Please rewrite the records as a Markdown table with the columns "Row" and "Line", covering everything from the line containing "What measurable distance" down to the line containing "107 centimetres", with both of those lines included. Number each line in the Row column and leave out blank lines.

■ **Data taken from a collection**:
================

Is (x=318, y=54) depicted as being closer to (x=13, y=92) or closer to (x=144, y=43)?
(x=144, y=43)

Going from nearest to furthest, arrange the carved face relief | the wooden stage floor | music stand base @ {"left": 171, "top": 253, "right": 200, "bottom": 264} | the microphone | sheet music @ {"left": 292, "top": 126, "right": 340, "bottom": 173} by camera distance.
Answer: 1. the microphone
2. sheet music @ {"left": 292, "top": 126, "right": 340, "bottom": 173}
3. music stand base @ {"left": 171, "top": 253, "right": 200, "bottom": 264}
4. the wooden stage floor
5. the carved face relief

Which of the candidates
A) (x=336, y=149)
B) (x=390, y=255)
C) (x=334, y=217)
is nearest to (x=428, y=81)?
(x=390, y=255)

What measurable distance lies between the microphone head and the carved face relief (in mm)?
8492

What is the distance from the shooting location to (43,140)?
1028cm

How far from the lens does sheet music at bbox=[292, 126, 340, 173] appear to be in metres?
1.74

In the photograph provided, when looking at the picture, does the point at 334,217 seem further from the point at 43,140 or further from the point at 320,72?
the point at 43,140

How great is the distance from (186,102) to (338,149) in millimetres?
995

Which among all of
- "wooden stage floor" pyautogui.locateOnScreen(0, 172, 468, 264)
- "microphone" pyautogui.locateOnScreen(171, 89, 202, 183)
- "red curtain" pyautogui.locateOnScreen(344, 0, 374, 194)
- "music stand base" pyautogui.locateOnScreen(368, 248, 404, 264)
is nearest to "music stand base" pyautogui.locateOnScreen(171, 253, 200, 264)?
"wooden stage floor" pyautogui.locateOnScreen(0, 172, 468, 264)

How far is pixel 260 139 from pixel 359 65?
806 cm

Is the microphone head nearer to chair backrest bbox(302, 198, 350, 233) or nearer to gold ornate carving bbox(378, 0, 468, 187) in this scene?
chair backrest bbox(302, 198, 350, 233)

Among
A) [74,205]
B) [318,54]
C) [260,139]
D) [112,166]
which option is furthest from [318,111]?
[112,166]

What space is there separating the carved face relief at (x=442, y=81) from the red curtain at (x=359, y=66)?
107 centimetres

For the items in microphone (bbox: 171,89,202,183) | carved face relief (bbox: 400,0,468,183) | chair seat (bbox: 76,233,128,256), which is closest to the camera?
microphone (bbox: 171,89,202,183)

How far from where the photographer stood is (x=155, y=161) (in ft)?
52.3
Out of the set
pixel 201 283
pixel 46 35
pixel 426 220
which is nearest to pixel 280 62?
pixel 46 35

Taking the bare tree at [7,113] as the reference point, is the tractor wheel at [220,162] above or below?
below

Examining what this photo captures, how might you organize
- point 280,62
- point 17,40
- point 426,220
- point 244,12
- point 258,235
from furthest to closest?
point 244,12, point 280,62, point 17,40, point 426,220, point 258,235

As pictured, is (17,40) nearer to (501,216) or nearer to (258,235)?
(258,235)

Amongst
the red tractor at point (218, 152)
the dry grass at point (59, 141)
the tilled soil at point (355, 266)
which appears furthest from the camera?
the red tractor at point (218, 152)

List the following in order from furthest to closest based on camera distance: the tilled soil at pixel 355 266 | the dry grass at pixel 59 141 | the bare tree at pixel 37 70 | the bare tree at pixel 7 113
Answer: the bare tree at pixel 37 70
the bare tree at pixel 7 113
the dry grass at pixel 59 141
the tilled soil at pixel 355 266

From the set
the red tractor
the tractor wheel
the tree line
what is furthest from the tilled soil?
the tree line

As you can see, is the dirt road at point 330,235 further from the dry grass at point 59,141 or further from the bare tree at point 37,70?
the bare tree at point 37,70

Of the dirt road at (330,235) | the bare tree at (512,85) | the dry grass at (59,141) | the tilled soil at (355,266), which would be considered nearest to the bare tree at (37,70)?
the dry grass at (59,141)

================

■ **Answer in full**:
| Row | Line |
|---|---|
| 1 | What measurable distance lies between the microphone head and the carved face relief (in mm)? |
| 2 | 8492 |
| 3 | What is the distance from the shooting location to (43,140)? |
| 4 | 1028cm |
| 5 | How far from the lens does sheet music at bbox=[292, 126, 340, 173] appear to be in metres? |
| 6 | 1.74 |
| 7 | In the photograph provided, when looking at the picture, does the point at 334,217 seem further from the point at 43,140 or further from the point at 320,72? |
| 8 | the point at 43,140 |
| 9 | How great is the distance from (186,102) to (338,149) in millimetres? |
| 10 | 995 |
| 11 | Which among all of |
| 12 | - "wooden stage floor" pyautogui.locateOnScreen(0, 172, 468, 264) |
| 13 | - "microphone" pyautogui.locateOnScreen(171, 89, 202, 183) |
| 14 | - "red curtain" pyautogui.locateOnScreen(344, 0, 374, 194) |
| 15 | - "music stand base" pyautogui.locateOnScreen(368, 248, 404, 264) |
| 16 | is nearest to "music stand base" pyautogui.locateOnScreen(171, 253, 200, 264)? |
| 17 | "wooden stage floor" pyautogui.locateOnScreen(0, 172, 468, 264) |
| 18 | How far is pixel 260 139 from pixel 359 65? |
| 19 | 806 cm |
| 20 | Is the microphone head nearer to chair backrest bbox(302, 198, 350, 233) or nearer to gold ornate carving bbox(378, 0, 468, 187) in this scene? |
| 21 | chair backrest bbox(302, 198, 350, 233) |
| 22 | Among |
| 23 | A) [74,205] |
| 24 | B) [318,54] |
| 25 | C) [260,139] |
| 26 | D) [112,166] |
| 27 | which option is furthest from [318,111]? |
| 28 | [112,166] |
| 29 | What space is there separating the carved face relief at (x=442, y=81) from the red curtain at (x=359, y=66)? |
| 30 | 107 centimetres |